How to download an image from webpage using beautiful soup

This recipe helps you download an image from the web page using beautiful soup and download it with the help of the requests library.

Recipe Objective - How to download an image from the web page using beautiful soup?

Required Libraries:-

  1. Beautiful Soup (bs4) - Beautiful Soup (bs4) is a Python web scraping library for pulling the data from HTML and XML files. 
  2. requests - requests allow you to send HTTP/1.1 requests easily. 

In order to download an image, we will use the "requests" library and "select()" function and inside the select function, we will put tags of the image which we are going to download.

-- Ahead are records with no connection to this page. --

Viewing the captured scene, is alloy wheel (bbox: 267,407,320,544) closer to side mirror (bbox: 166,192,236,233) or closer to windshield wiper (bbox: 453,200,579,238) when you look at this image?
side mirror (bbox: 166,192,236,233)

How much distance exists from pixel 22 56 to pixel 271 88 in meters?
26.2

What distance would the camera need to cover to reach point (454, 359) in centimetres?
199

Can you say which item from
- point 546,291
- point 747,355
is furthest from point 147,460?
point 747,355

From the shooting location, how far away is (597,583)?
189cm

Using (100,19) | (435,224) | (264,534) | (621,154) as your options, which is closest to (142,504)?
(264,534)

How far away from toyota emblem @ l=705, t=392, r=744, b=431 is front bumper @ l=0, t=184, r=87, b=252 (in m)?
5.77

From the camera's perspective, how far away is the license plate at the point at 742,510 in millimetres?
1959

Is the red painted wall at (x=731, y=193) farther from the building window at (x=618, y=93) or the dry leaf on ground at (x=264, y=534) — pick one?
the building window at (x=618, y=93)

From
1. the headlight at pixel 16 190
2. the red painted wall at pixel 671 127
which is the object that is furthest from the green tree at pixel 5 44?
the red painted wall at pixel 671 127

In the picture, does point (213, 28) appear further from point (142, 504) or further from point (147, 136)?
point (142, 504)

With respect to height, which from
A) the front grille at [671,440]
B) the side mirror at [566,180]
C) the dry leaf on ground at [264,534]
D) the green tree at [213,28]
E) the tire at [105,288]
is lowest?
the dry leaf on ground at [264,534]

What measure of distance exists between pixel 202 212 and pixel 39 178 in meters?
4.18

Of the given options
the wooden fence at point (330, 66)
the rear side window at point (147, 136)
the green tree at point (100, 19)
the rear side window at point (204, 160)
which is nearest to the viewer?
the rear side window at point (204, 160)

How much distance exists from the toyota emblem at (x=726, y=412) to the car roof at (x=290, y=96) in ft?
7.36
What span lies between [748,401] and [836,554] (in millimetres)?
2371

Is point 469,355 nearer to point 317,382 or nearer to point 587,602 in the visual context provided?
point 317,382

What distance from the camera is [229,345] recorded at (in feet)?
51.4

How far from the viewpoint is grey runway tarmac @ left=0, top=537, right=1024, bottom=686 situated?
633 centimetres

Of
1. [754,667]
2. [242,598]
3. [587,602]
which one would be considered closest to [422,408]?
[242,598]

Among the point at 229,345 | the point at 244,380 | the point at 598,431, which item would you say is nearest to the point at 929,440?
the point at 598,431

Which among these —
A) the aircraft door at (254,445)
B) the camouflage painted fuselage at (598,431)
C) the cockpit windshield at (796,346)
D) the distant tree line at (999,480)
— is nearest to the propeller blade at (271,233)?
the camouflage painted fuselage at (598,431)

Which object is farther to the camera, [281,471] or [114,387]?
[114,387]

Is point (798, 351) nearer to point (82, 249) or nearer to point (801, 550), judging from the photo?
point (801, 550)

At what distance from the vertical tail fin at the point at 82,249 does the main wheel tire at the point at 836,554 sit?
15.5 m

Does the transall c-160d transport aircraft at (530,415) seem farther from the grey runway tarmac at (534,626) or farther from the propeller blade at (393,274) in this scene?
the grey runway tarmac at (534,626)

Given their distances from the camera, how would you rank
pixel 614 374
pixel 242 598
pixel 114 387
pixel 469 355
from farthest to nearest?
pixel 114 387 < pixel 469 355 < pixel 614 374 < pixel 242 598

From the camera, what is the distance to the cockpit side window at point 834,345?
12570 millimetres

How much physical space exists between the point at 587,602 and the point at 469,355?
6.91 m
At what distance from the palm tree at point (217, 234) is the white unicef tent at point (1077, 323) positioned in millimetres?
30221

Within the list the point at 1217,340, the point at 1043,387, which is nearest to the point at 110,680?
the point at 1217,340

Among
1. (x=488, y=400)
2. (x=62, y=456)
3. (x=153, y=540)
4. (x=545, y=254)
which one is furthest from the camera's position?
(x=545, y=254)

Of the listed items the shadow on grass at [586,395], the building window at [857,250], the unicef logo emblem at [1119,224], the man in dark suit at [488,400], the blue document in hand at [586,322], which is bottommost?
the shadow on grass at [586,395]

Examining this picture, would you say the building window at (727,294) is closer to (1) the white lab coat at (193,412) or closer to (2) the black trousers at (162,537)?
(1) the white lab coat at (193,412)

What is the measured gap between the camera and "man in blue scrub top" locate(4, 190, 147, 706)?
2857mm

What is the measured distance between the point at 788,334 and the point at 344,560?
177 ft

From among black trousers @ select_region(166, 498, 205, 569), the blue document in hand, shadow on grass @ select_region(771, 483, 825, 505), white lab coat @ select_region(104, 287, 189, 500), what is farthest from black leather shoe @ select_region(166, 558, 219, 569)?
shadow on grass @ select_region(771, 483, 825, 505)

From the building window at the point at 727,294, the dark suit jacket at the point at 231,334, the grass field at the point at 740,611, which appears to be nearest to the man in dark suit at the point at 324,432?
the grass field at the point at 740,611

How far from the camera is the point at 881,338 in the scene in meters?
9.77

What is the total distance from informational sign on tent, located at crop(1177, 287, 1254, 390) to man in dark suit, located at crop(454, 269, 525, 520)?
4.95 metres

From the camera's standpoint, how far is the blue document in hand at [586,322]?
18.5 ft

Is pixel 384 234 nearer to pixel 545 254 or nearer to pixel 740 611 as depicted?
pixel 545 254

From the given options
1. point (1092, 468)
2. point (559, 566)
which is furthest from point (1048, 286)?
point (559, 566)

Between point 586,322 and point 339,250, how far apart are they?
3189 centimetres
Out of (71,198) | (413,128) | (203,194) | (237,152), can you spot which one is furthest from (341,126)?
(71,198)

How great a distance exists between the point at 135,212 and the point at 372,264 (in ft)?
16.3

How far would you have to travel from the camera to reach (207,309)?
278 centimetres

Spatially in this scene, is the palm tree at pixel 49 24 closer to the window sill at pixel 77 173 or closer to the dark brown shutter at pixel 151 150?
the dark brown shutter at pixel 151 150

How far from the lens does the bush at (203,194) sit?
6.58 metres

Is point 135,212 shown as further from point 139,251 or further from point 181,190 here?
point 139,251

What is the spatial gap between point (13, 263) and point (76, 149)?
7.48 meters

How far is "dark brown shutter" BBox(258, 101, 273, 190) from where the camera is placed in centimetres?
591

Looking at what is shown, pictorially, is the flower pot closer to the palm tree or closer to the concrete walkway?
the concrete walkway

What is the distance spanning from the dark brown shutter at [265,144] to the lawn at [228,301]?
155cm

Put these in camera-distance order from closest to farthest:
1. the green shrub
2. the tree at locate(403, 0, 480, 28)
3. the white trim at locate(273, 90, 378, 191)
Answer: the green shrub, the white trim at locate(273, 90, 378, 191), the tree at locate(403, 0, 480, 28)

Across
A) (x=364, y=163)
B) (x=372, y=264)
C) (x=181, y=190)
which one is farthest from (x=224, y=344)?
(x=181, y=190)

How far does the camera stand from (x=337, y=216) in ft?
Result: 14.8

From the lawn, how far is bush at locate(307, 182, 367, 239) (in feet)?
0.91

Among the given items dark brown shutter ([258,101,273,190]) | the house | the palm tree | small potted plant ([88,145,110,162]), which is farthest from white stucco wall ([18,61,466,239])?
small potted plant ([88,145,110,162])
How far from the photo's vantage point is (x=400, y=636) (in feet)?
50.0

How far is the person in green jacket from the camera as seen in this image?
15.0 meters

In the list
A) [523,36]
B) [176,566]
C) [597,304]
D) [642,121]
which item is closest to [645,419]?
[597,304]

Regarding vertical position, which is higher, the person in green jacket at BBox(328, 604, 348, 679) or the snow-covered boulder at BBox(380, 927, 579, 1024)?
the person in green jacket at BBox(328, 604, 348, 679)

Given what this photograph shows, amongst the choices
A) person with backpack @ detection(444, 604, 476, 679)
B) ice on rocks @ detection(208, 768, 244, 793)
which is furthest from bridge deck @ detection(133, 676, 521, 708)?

Steps to download the image from the web page:-

  1. Import necessary modules (bs4, pandas, requests).
  2. Load an HTML document.
  3. Pass the HTML document into the Beautifulsoup() function.
  4. Get the tag from beautiful soup which contains the link to the image.
  5. Get the image content using the requests library. e.g - img_data = requests.get(images_url).content
  6. Then download the image into the file using file handling.

Links for the more related projects:-

https://www.projectpro.io/projects/data-science-projects/deep-learning-projects
https://www.projectpro.io/projects/data-science-projects/neural-network-projects

Example:-

import requests
from bs4 import BeautifulSoup as bs

# load the projectpro webpage content
r = requests.get('https://www.projectpro.io/')

# convert to beautiful soup
soup = bs(r.content)

# printing our web page
print(soup.prettify())

getting image URL link:-

images = soup.select('div img')
images_url = images[0]['src']
images_url

downloading the image:-

import requests

img_data = requests.get(images_url).content
with open('netflix.jpg', 'wb') as handler:
    handler.write(img_data)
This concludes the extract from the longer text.